Die SPD will sich auf ihrem Parteitag in Nordrhein-Westfalen für "Gemeinschaftsschulen" statt des dreigliedrigen Schulsystems aussprechen. Die Sozialdemokraten sind dort in der Opposition, liefern aber damit ein gefundenes Fressen für die CDU.

Höchst ungewöhnlich, dass ein Antrag, den eine Oppositionspartei auf ihrem Parteitag erst noch beschließen will, eine Regierungspartei schon vorher zur Beantragung einer aktuellen Stunde im Parlament veranlasst. Im Düsseldorfer Landtag war dieses Kuriosum in dieser Woche zu bestaunen. Die regierenden Christdemokraten wollten es sich nicht entgehen lassen, im Vorfeld des heute in Bochum stattfindenden bildungspolitischen Parteitags der nordrhein-westfälischen SPD die Schlachten des "Schulkampfs" von einst wieder aufleben zu lassen.

Die SPD wird sich heute trotz innerparteilicher Widerstände für die Einführung einer Gemeinschaftsschule in Nordrhein-Westfalen aussprechen, die das dreigliedrige Schulsystem ersetzen soll. Die SPD wolle damit "eine ganze Schülergeneration für ihr unausgegorenes Experiment opfern", wetterte die amtierende christdemokratische Kultusministerin Barbara Sommer. Nichts weniger als ein "System sozialistischer Schulfabriken" planten die Sozialdemokraten, dröhnte NRW-CDU-Generalsekretär Hendrik Wüst gegen die vermeintlichen "Einheitsschulpläne" der SPD. Deren auf dem Bochumer Parteitag zur Abstimmung stehender Leitantrag "Die beste Bildung für alle" sei ein "Griff in die politische Mottenkiste". Damit marschiere die SPD "mit Volldampf zurück in die Siebzigerjahre".
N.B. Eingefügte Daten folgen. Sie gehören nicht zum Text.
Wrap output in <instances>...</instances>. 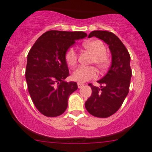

Damals hatte der - im vergangenen Monat verstorbene - SPD-Kultusminister Jürgen Girgensohn das dreigliedrige Schulsystem abschaffen und die "kooperative Schule" als, wie er im Landtag sagte, "Zwischenstadium zur integrierten Gesamtschule" einführen wollen. Die Folge war ein unfassbarer Sturm der Entrüstung. Der erbittert und äußerst ideologisch geführte Streit mündete 1978 in einem von konservativen Lehrer- und Elternverbänden initiierten und von der CDU unterstützten Volksbegehren. "Stoppt das Schulchaos" wurde zum einzigen erfolgreichen Volksbegehren in der Landesgeschichte.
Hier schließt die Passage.